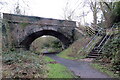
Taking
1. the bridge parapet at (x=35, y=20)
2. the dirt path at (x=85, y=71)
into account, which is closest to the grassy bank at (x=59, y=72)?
the dirt path at (x=85, y=71)

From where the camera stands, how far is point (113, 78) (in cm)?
349

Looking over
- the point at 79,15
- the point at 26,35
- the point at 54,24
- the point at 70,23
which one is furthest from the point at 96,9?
the point at 26,35

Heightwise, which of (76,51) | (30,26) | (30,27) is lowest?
(76,51)

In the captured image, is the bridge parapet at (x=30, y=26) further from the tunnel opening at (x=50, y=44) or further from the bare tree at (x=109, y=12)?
the tunnel opening at (x=50, y=44)

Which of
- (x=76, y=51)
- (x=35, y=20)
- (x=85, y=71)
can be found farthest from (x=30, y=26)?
(x=85, y=71)

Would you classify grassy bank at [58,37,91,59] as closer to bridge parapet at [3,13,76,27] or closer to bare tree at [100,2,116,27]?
bare tree at [100,2,116,27]

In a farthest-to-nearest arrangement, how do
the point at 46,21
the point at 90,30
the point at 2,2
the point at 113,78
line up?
the point at 46,21 < the point at 90,30 < the point at 2,2 < the point at 113,78

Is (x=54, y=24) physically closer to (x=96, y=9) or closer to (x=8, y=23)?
(x=8, y=23)

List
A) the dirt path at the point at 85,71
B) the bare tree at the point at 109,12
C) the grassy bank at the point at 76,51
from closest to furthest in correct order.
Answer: the dirt path at the point at 85,71, the grassy bank at the point at 76,51, the bare tree at the point at 109,12

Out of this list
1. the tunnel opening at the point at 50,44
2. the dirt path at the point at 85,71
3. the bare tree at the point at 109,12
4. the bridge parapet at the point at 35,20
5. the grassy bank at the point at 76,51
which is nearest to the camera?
the dirt path at the point at 85,71

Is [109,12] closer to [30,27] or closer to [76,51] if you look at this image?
[76,51]

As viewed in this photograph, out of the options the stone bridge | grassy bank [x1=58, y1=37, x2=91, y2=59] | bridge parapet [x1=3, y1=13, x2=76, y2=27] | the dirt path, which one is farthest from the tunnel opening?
the dirt path

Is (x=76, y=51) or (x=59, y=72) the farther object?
(x=76, y=51)

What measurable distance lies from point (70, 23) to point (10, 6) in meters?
9.42
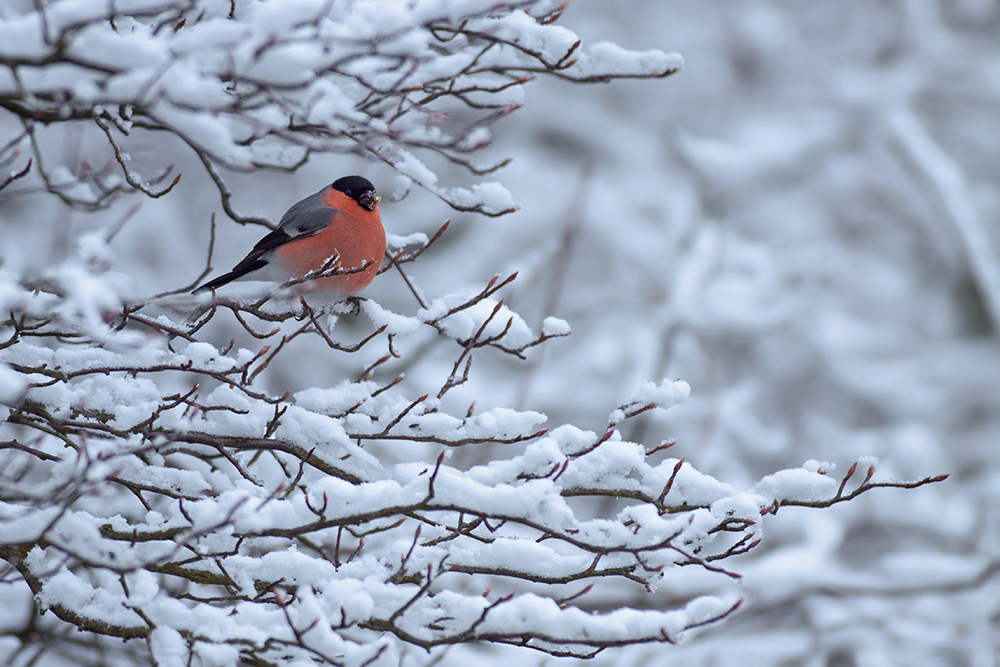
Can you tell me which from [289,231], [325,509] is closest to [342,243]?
[289,231]

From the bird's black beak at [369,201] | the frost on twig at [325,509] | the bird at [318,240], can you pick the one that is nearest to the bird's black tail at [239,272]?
the bird at [318,240]

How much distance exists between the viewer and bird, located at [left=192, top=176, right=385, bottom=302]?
3746mm

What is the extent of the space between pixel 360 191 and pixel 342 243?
1.19ft

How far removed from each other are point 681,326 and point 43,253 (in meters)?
5.35

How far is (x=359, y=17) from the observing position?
6.30ft

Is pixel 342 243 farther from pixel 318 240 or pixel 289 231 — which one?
pixel 289 231

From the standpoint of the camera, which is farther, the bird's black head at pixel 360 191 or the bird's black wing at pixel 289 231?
the bird's black head at pixel 360 191

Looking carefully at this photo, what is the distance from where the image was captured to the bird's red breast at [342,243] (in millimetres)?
3730

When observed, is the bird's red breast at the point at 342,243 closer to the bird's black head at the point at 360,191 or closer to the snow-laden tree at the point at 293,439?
the bird's black head at the point at 360,191

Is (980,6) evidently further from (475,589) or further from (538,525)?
(538,525)

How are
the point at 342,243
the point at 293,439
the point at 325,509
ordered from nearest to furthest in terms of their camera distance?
the point at 325,509 < the point at 293,439 < the point at 342,243

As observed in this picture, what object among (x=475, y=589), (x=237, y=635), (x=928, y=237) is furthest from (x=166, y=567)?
(x=928, y=237)

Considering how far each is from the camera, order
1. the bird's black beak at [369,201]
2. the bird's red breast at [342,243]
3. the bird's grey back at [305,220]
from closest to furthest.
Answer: the bird's red breast at [342,243] → the bird's grey back at [305,220] → the bird's black beak at [369,201]

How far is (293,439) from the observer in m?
2.56
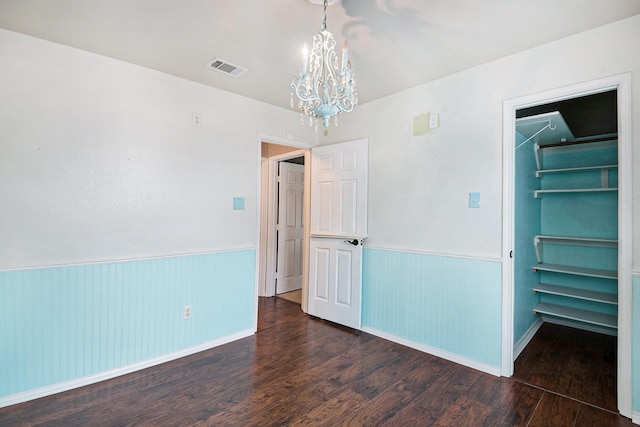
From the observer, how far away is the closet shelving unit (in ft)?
10.3

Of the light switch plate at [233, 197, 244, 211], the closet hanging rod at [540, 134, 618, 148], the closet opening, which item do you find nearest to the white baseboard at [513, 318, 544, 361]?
the closet opening

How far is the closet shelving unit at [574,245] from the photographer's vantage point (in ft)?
10.3

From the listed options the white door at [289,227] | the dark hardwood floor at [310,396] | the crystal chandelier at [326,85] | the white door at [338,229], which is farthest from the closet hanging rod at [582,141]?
the white door at [289,227]

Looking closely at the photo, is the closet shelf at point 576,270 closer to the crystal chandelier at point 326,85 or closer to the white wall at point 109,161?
the crystal chandelier at point 326,85

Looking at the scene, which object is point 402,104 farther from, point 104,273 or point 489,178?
point 104,273

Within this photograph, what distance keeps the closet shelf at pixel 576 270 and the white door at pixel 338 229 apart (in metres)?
1.93

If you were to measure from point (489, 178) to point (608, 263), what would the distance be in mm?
2015

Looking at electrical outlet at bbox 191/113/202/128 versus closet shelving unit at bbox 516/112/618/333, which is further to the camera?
closet shelving unit at bbox 516/112/618/333

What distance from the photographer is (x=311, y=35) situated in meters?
2.16

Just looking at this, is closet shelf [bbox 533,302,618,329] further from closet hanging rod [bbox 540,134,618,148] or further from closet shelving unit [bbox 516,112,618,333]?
closet hanging rod [bbox 540,134,618,148]

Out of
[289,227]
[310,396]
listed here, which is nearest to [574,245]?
[310,396]

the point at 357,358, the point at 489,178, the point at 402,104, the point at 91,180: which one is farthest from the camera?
the point at 402,104

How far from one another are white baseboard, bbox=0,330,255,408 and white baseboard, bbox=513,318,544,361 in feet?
8.69

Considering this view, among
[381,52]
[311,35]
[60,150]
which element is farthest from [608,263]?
[60,150]
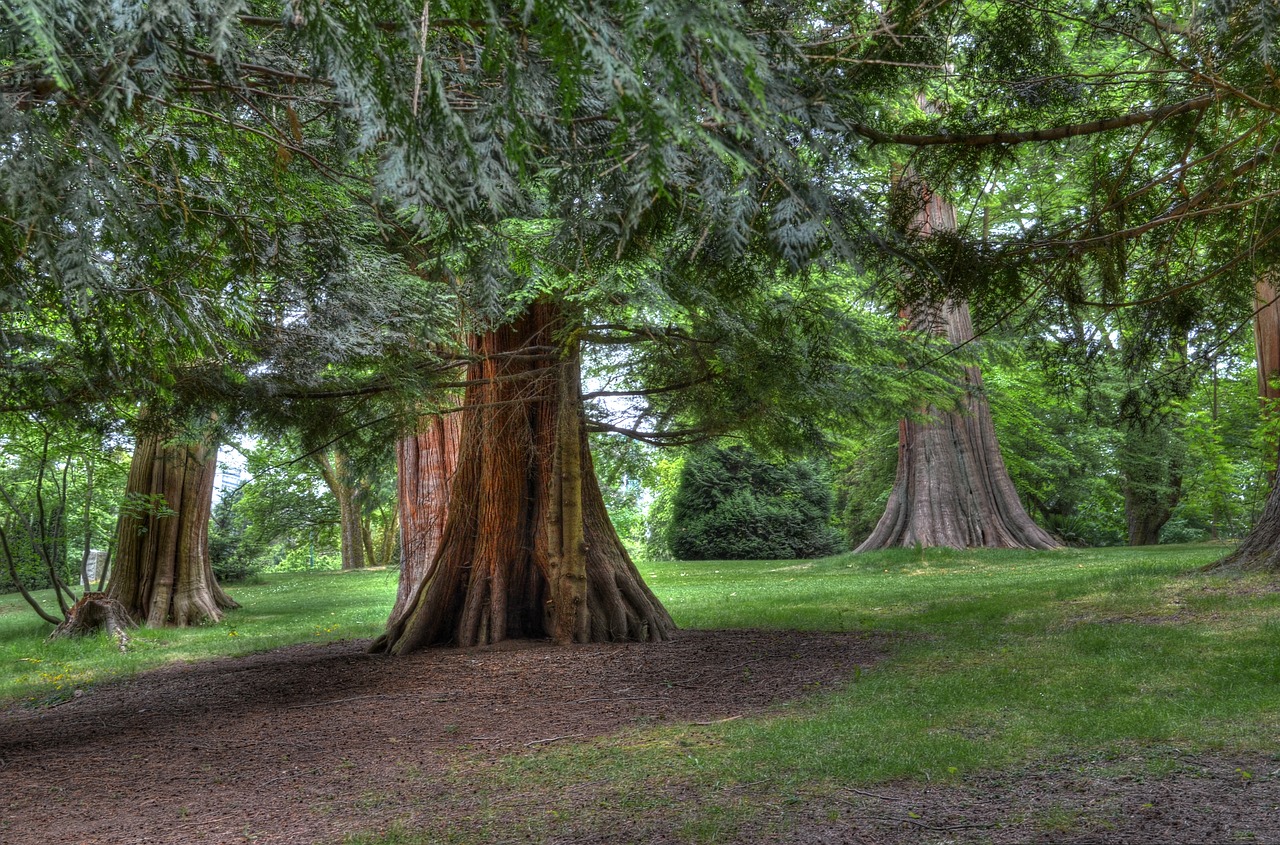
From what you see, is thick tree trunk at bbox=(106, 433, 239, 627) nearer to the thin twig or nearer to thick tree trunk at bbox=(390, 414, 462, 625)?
thick tree trunk at bbox=(390, 414, 462, 625)

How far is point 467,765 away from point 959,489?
14.6 m

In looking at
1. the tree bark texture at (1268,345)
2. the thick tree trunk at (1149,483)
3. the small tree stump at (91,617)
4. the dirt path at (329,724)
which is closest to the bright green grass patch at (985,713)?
the dirt path at (329,724)

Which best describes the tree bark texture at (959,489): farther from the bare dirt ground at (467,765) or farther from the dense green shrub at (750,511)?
the bare dirt ground at (467,765)

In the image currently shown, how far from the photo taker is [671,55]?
7.01 feet

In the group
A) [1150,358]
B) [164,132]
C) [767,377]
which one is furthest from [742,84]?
[1150,358]

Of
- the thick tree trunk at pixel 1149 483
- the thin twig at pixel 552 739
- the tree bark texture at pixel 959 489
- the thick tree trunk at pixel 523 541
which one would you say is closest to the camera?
the thin twig at pixel 552 739

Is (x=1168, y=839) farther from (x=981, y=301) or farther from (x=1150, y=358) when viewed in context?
(x=1150, y=358)

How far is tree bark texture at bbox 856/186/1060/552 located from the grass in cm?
541

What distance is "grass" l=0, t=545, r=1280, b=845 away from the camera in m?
4.42

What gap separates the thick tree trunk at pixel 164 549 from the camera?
514 inches

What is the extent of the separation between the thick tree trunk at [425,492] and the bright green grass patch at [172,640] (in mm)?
987

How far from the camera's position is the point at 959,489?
18.0 meters

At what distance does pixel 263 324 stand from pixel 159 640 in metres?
7.17

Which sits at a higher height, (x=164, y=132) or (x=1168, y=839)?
(x=164, y=132)
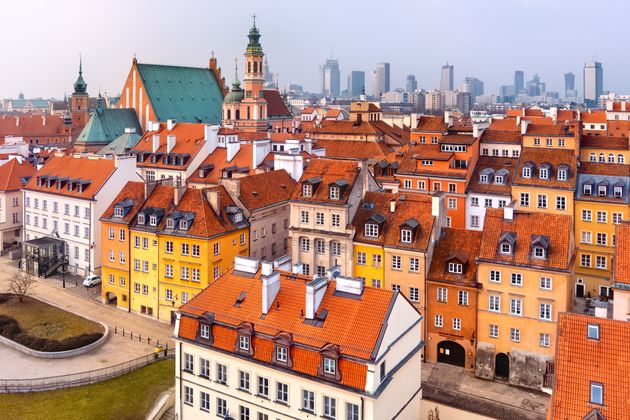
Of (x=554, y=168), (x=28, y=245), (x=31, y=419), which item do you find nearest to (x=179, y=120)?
(x=28, y=245)

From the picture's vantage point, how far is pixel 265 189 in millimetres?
64688

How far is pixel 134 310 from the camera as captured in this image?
194 ft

Written task - Rewrite the lines from the one containing "How far from the camera's" through the last of the rows as a numbered list, without blank lines or pictures.

Exercise response -
1. How far from the camera's position is the point at 959,489?
2. 18.0 meters
3. At what distance does pixel 263 324 stand from pixel 159 640 in metres?
4. 7.17
5. Which sits at a higher height, (x=164, y=132) or (x=1168, y=839)?
6. (x=164, y=132)
7. Of (x=554, y=168), (x=28, y=245), (x=31, y=419), which item do you find nearest to (x=179, y=120)?
8. (x=28, y=245)
9. From the picture's vantage point, how far is pixel 265 189 in millimetres?
10. 64688
11. How far is pixel 134 310 from the camera as captured in this image?
12. 194 ft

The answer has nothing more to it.